**Instrucción A**.
Explica, en una a tres frases, por qué a quien escribe el fragmento sobre Arteche le resultaba más tentador dedicar unas palabras a la memoria de ese jugador.

Me resultaba más tentador dedicar unas palabras a la memoria de un jugador que, en cierto modo, también marcó una infancia marcada por esos álbumes de cromos de la liga que era incapaz de completar, las colas con mi padre en el puente de Carranza -entonces de pago- para ver al Madrid, al Barça y, sobre todo, al Bilbao, o las entrañables tardes de carrusel deportivo y las noches radiofónicas con José María García. Arteche era uno de los bustos que más se repetían cuando, ilusionado, abría el Phoskitos de turno esperando un nuevo rostro que incrustar en la colección de chapas que entonces regalaba la famosa casa de pastelitos. Con sus largas melenas y su aspecto de haber salido del rodaje de Perros callejeros, allí estaban también Alexanco, Castellanos, Botubot, Rexach y otros históricos futbolistas de finales de los 70.

**Listado por procesar**.
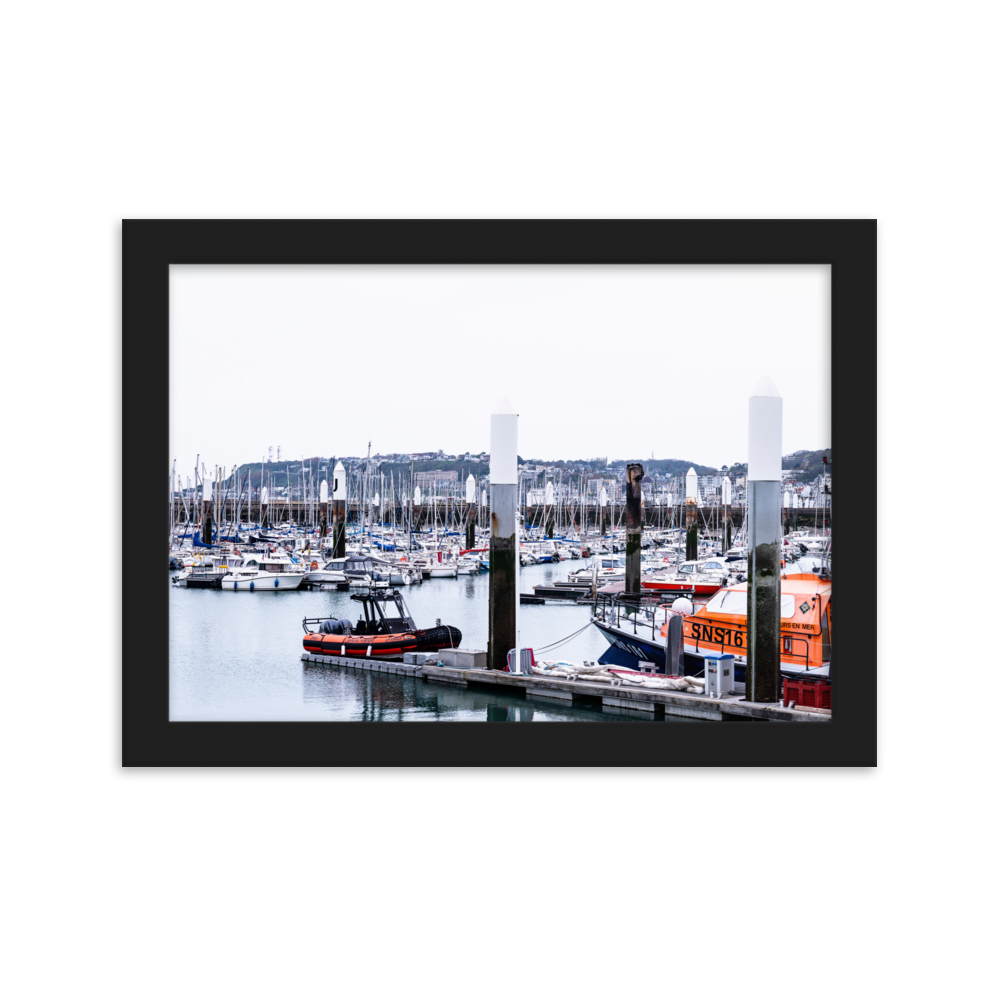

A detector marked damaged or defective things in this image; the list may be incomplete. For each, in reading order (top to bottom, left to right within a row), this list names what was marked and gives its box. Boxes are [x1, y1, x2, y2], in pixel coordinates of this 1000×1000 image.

burnt wooden post [620, 462, 644, 592]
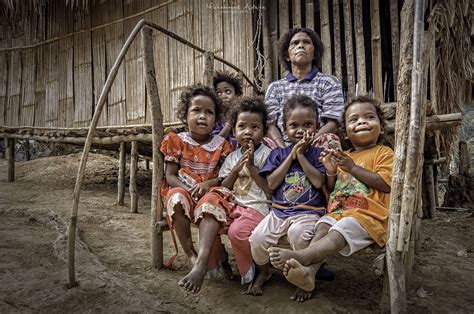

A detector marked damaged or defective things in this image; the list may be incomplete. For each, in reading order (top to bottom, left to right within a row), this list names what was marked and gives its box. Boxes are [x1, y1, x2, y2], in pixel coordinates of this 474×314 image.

bent wooden pole [65, 17, 145, 288]
bent wooden pole [142, 25, 166, 268]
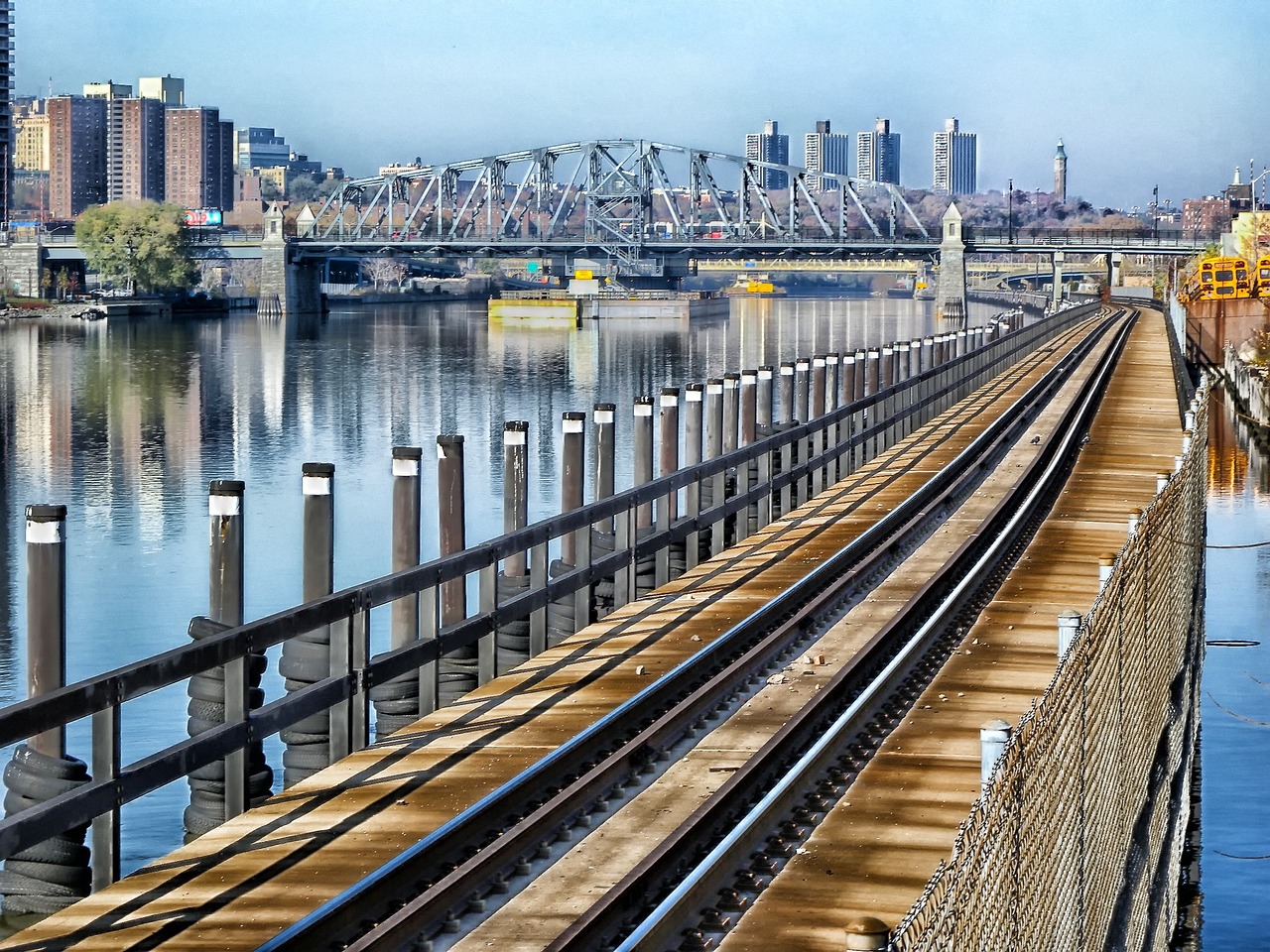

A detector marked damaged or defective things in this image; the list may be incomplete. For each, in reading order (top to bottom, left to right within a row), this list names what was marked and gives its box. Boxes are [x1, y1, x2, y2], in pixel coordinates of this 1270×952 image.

rusty metal wall [889, 388, 1204, 952]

**Instrucción B**.
Reproduce sin cambios las líneas del listado, empezando por la que contiene "this 1270×952 image." y terminando en la última línea del listado.

**Respuesta A**.
Porque ese jugador también marcó, en cierto modo, su infancia. Fue una infancia marcada por los álbumes de cromos de la liga que era incapaz de completar, las colas con su padre en el puente de Carranza para ver al Madrid, al Barça y al Bilbao, y las tardes de carrusel deportivo y las noches radiofónicas con José María García.

**Respuesta B**.
A detector marked damaged or defective things in this image; the list may be incomplete. For each, in reading order (top to bottom, left to right within a row), this list names what was marked and gives its box. Boxes are [x1, y1, x2, y2], in pixel coordinates of this 1270×952 image.

rusty metal wall [889, 388, 1204, 952]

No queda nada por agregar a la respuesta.